Whatever next? An Edinburgh derby perhaps? “I’m a Hibs fan so Hibs away would be absolutely brilliant,” said Kevin Motion, whose two conversions from the spot in a hard-fought match at Ainslie Park put Spartans into today’s draw.

Kevin Motion, left, celebrates with team-mate Craig Stevenson. Picture: Ian Georgeson

Kevin Motion, left, celebrates with team-mate Craig Stevenson. Picture: Ian Georgeson

“Any Premier League team would be magnificent for the club. You want that sort of glamour tie.”

No-one will fancy taking on Spartans, especially away from home. Clyde are the first league club to be knocked out by them since their move to a shiny new community academy in 2008, but they won’t be the last. As the surname of their latest hero would suggest, they are going places.

Neither of the two penalties was necessary, as the Clyde manager, Barry Ferguson, complained later, but they were deserved.

The first came after just 13 minutes, when Ryan Frances brought down Jack Beesley. The other was late in the second half, when Brian McQueen’s 
inexplicable sliding tackle felled Willie Bremner.

With his left foot, Motion put one in each corner to make up for the previous round, when he was sent off in a 3-3 draw with East Kilbride. Had his team-mates not won the replay 5-1 in his 
absence, he wouldn’t even have had the opportunity.

“Sorry about letting you down in the last round, but I’ve got you through this one,” he said with a smile.

It was all too much for Ferguson. When some Clyde supporters heckled their team, he responded by telling them to “shut up”, or words to that 
effect. The referee sent him to the stand, or at least to the railing alongside Spartans’ artificial pitch, which he leaned on for the rest of the match.

When he appeared in the media room afterwards, he was still fuming, not so much with his dismissal as with his players, most of whom he promised to release in the next transfer window. “They are lucky January’s two months away,” said Ferguson.

Spartans captain Kevin Sivewright was also sent off, for protesting too strongly about a late foul on Bremner, but it would take more than that to spoil Spartans’ day.

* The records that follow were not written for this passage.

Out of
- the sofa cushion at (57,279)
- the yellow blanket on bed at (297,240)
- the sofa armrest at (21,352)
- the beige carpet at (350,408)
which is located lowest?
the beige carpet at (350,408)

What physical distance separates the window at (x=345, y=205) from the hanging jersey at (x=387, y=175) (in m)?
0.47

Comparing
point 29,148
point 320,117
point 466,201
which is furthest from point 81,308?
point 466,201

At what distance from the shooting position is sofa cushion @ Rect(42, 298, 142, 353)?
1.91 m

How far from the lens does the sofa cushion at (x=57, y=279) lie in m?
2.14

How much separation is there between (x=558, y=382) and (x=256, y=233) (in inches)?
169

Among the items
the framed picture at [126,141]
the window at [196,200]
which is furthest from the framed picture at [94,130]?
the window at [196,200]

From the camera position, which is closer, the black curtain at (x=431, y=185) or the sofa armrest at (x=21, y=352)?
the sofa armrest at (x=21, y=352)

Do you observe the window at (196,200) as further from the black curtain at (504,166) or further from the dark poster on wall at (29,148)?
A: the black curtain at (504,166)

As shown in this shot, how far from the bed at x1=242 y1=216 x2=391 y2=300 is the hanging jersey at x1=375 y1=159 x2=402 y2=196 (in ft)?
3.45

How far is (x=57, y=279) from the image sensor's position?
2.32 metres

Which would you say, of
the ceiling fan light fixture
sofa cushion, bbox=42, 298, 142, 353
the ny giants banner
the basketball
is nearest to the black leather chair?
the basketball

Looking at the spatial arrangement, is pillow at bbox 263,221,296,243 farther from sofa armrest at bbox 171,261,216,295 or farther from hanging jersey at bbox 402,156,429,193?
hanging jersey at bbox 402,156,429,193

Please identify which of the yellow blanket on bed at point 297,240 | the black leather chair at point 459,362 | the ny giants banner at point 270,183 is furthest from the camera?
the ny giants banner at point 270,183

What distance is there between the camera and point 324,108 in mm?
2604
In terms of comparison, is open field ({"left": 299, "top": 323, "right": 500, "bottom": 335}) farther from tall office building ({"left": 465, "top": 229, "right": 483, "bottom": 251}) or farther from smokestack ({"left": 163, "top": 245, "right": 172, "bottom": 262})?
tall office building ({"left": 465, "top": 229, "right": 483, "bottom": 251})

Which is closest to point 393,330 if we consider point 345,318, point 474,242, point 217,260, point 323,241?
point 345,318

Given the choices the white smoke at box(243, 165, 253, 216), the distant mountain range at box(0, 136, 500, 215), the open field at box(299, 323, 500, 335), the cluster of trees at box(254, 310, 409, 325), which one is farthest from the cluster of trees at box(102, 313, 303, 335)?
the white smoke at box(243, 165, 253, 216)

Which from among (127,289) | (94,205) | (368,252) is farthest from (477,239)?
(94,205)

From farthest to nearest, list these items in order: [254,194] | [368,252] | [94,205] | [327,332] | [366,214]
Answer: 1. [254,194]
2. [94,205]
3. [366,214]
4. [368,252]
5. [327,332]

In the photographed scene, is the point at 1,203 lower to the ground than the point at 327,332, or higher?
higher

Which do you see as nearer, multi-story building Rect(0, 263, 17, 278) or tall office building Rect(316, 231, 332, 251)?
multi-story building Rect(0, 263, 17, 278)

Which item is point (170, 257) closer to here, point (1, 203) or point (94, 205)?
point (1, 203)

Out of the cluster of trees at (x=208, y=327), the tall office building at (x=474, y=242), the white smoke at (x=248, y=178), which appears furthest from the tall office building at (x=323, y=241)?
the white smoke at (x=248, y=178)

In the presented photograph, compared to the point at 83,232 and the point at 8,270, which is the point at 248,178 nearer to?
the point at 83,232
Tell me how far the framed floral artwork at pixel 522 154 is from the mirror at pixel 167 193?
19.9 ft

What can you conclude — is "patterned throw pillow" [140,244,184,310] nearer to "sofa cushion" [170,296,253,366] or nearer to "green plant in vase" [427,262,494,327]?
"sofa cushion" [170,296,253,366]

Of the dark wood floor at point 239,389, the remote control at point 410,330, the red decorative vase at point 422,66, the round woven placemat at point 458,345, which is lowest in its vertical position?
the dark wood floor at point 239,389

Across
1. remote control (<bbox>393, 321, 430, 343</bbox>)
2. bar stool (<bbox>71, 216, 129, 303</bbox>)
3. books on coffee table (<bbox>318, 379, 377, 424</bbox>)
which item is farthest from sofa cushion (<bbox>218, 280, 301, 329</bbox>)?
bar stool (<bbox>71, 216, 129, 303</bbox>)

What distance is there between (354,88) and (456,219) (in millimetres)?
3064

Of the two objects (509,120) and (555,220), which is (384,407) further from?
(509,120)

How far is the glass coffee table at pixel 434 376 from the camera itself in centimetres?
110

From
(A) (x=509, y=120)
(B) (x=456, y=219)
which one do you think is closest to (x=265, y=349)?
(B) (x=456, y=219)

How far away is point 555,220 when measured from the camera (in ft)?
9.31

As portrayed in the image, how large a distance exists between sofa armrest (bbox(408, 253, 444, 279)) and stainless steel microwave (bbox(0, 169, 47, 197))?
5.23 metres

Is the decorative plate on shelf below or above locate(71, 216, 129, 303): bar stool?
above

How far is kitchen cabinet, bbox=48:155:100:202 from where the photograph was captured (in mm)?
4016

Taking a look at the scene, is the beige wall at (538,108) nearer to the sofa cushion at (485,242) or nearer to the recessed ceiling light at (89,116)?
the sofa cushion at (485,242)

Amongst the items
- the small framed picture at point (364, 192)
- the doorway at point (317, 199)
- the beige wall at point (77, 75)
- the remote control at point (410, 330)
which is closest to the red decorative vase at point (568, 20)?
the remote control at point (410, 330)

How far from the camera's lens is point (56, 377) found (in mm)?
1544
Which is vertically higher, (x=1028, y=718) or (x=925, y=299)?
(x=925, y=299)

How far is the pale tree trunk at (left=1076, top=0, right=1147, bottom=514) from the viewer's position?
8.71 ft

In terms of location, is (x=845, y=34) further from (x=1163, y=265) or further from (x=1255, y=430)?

They didn’t dominate possession, but they fashioned the better chances and they were well worth the victory, as their emotional manager, Dougie 
Samuel, reflected afterwards.

In recent years, Spartans have become almost a new club with their new facilities, their youth development and their ambitious plans to join the big boys, but this result was redolent of the old days at nearby City Park. In 2004 and 2006, the club claimed no fewer than four league scalps.

“The teams that got to the fourth round twice in the space of three years are part of the folklore here, part of the fabric of this football club,” said Samuel. “Without those cup runs, we probably wouldn’t have had the ability to create this project and build this wonderful new home.

“Our players will enjoy this. They will look forward to the draw. It probably won’t be till they are older or retired that they realise this was something special.”